:: Your tasks ::
A. Name every factor that the NFL expected points article says expected points are based on.
B. Pick up the NFL expected points article after its final sentence and keep writing it.
── Reading passage
Big, Useful Data Says Outside Rushes are the New Market Inefficiency
The extremes of the NFL seem pretty set, as there wasn't much movement in the top or bottom five, while the battle for the playoffs in the middle ground rages on. How is your team looking through the lens of expected points?
(Reminder: Expected Points uses data from previous NFL seasons to determine how many points a team is likely to come away with on a given play, based on down, distance, time remaining, and field position. The difference in expected points at the start of a play and expected points at the end is referred to as expected points added, or EPA.)
San Francisco's defense has been incredible this year. They are miles ahead of most everyone else and yet, New England's defense is somehow twice as good as that. It's dumbfounding what this Patriots defense is doing. Of course one has to weigh the teams they've played, but even so, this is remarkable.
────
── Input data
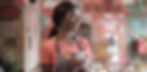 shallow-focus-photo-of-woman-smiling-while-holding-pen-and-3801649-1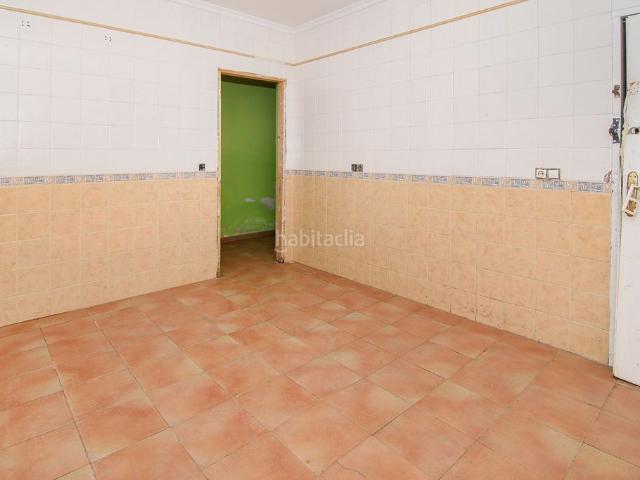 Casa pareada en venta en Chiclana de la Frontera, Pelagatos Pago del Humo. Solvia Inmobiliaria Chalet adosado Chiclana de la Frontera. Casas pareadas Chiclana de la.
────
:: Per-task outputs ::
A. down, distance, time remaining, field position

B.
Houston's life in the top-3 was short lived, as they fell five spots after their 30-23 loss to Indianapolis. QB Jacoby Brissett had a career day against a struggling Texans defense, and that's the main reason they dropped so much. QB Deshaun Watson is still a top-5 passer by EPA/play, however, and he's the reason this team is still near the top of the board.
The Rams had a good day on both sides of the ball this week and hopped back into the top half of the league. Their opponents, the Falcons, lost the only good thing going for them when Matt Ryan left the game with an ankle injury in the fourth quarter. The Falcons defense is now the worst in the league by EPA, bumping Miami's defense out of the bottom spot for the first time this year.
Looking at EPA is the easiest way to see the downside of the run game. The average pass play in 2019 has resulted in +0.08 EPA for the offense, while the average run play has lost 0.08 EPA for the offense. But there's always more to it than just raw numbers. And most importantly, teams are going to run the ball regardless.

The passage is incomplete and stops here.